■「物理的な速さ」に「戦術的な速さ」で対抗

 中盤で優位を保てれば、他のポジションの選手も思い切ったプレーができる。

 中盤で良い守備ができれば相手のパスコースが限定されるので、最終ラインも狙いを絞りやすかったはずだ。ウクライナのロングボールにも的確に対処し、センターバックの馬場晴也北海道コンサドーレ札幌)あたりが積極的にパスをカットする場面も何度もあった。

 一方、攻撃陣も中盤が安定したことによって思い切ったプレーをすることが可能となり、前半の立ち上がりからチャンスを作り続けた。

 攻撃陣で存在感を発揮したのは、やはり10番を付ける佐藤恵允(ヴェルダー・ブレーメン)。

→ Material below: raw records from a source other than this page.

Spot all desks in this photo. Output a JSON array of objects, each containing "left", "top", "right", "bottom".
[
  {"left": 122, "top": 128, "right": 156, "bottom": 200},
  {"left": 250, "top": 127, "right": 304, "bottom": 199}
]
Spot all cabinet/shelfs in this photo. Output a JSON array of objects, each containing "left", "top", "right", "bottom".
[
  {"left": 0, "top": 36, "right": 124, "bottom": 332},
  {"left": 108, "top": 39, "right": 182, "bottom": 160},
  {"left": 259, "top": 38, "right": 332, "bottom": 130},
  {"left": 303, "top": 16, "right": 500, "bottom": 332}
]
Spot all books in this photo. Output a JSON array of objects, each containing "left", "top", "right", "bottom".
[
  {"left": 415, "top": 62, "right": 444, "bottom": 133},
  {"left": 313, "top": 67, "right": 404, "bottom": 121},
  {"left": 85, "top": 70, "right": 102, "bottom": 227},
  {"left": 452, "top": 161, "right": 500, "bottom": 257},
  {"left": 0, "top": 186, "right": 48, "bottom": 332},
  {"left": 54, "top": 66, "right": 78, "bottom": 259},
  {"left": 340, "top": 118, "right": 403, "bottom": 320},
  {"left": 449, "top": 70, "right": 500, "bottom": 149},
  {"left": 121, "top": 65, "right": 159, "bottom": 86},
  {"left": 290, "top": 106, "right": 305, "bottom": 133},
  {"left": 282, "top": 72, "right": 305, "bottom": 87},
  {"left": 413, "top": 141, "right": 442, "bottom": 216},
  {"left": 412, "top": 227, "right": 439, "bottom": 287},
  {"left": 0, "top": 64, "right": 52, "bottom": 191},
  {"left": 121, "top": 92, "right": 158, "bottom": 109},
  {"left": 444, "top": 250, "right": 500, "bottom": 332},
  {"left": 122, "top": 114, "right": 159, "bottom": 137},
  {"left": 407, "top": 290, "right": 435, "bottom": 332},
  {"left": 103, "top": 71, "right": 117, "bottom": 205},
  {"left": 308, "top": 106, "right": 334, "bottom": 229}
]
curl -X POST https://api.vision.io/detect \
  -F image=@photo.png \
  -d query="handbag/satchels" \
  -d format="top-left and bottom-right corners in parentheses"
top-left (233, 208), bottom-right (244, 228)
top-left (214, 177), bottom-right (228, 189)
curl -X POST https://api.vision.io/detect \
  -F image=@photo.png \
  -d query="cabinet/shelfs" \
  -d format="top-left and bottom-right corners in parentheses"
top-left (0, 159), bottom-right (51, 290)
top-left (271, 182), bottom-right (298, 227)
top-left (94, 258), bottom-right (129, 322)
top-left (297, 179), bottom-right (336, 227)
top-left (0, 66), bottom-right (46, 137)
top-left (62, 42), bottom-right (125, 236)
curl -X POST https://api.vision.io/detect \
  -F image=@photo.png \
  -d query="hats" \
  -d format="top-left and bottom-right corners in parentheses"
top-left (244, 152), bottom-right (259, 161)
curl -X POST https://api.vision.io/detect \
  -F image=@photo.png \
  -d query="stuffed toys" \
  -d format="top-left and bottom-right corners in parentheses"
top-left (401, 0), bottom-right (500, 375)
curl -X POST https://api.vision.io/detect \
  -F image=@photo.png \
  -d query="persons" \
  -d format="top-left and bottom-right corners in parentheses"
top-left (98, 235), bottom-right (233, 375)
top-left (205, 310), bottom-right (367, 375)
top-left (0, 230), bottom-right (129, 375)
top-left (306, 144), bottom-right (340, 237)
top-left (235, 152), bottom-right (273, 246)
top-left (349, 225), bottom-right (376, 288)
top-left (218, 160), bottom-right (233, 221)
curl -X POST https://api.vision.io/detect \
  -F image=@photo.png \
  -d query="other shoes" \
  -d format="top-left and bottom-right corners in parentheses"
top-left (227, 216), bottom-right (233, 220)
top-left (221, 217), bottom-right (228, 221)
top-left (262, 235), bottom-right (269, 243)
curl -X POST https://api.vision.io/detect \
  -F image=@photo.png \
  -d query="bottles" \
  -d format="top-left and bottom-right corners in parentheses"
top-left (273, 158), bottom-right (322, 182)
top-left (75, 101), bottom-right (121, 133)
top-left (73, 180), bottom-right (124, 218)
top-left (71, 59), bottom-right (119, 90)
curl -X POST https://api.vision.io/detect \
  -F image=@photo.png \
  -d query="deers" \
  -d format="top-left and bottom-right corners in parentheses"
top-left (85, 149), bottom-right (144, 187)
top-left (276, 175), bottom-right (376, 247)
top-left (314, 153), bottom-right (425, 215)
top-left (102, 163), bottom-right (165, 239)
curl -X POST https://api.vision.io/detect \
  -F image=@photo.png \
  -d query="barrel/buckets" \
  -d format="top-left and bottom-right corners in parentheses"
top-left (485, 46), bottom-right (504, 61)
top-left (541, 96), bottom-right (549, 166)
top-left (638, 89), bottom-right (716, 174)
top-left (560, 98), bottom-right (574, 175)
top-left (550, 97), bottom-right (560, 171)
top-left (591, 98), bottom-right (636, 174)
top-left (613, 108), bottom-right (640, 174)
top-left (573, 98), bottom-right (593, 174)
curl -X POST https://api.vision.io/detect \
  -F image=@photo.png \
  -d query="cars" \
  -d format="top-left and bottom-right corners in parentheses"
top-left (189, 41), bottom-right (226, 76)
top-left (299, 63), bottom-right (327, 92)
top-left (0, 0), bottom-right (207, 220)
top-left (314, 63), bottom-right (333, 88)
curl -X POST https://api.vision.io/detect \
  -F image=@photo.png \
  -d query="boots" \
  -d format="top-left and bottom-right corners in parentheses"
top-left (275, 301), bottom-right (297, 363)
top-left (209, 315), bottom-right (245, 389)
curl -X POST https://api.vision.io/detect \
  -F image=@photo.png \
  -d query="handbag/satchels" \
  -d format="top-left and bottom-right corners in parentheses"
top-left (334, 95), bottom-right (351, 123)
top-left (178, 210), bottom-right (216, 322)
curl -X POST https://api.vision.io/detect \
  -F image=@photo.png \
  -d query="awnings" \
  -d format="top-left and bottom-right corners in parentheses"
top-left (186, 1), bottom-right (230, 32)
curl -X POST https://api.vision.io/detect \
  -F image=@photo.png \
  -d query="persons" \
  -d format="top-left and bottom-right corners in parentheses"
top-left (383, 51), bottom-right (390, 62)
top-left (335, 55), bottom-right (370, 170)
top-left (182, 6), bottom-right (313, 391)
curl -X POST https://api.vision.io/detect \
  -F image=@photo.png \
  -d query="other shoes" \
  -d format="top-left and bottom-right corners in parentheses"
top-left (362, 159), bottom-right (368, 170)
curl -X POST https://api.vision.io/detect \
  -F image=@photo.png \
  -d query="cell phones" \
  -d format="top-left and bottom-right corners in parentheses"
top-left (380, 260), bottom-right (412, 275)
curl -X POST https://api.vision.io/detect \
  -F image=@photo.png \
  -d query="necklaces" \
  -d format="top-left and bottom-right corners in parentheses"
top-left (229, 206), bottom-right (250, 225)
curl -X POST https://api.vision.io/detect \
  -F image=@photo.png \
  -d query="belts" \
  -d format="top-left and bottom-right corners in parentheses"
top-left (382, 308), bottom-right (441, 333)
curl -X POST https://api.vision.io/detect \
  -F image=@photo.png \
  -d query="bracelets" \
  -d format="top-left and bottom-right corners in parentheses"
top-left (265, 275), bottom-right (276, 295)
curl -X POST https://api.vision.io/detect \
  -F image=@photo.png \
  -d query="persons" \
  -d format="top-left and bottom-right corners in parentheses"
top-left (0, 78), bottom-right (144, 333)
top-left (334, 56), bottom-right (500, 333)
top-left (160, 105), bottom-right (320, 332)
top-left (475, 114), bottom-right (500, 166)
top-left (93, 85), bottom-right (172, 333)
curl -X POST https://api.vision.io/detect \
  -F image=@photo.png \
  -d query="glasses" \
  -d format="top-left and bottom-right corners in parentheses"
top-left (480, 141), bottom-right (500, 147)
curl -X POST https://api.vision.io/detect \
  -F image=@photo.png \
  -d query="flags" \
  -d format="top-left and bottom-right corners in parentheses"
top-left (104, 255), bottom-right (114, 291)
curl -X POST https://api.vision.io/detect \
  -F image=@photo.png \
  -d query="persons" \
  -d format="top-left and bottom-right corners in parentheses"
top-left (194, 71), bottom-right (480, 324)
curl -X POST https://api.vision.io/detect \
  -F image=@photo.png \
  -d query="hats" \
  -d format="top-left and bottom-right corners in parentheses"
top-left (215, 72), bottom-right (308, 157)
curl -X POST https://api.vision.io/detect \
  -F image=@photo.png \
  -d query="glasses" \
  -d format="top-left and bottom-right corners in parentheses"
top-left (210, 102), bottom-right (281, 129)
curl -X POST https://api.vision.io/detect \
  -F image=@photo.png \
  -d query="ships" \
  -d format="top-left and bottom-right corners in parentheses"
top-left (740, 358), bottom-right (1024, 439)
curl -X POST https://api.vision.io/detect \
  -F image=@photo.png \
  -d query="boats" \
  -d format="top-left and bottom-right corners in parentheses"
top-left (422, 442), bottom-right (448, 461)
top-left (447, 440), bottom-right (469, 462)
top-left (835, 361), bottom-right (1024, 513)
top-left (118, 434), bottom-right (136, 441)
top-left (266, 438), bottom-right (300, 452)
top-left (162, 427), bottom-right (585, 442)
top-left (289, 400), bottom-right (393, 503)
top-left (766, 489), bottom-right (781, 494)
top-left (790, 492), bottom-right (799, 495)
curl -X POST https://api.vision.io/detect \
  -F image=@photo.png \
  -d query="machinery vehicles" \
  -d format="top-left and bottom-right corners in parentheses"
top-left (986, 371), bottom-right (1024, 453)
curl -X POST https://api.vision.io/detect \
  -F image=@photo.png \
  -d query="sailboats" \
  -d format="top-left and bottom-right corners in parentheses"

左サイドの佐藤がしかけることによって、相手のストロングポイントである右サイドバック、オレクシー・シチの攻撃参加を抑制する効果もあったし、日本の2ゴール目は佐藤の粘り強さからこぼれ球が生まれ、田中聡湘南ベルマーレ)に渡って生まれたものだった。

 マリ戦でも、日本は前半の立ち上がりには完全にマリを上回り、右サイドから山田楓喜(東京ヴェルディ)が蹴り込んだFKをマリの選手たちが処理できず、混戦の中から平河悠(FC町田ゼルビア)が蹴り込んで、キックオフからわずか1分50秒で先制ゴールが生まれた。

 そして、その後も日本チームの攻撃はいくつものチャンスを生み出した。

 この試合で日本が狙っていたのは、センターバックの西尾隆矢セレッソ大阪)と高井幸大(川崎フロンターレ)からMFの山本理仁(シントトロイデン)やトップの藤尾翔太(FC町田ゼルビア)、植中朝日(横浜F・マリノス)らに強いボールを当て、そのボールをワンタッチでつないでサイドに展開するパターンだった。

 マリが個人的な走るスピードやキック・スピードといった「物理的な速さ」を武器にしたのに対して、日本はボールを速く動かす「戦術的な速さ」で対抗しようとしたわけだ。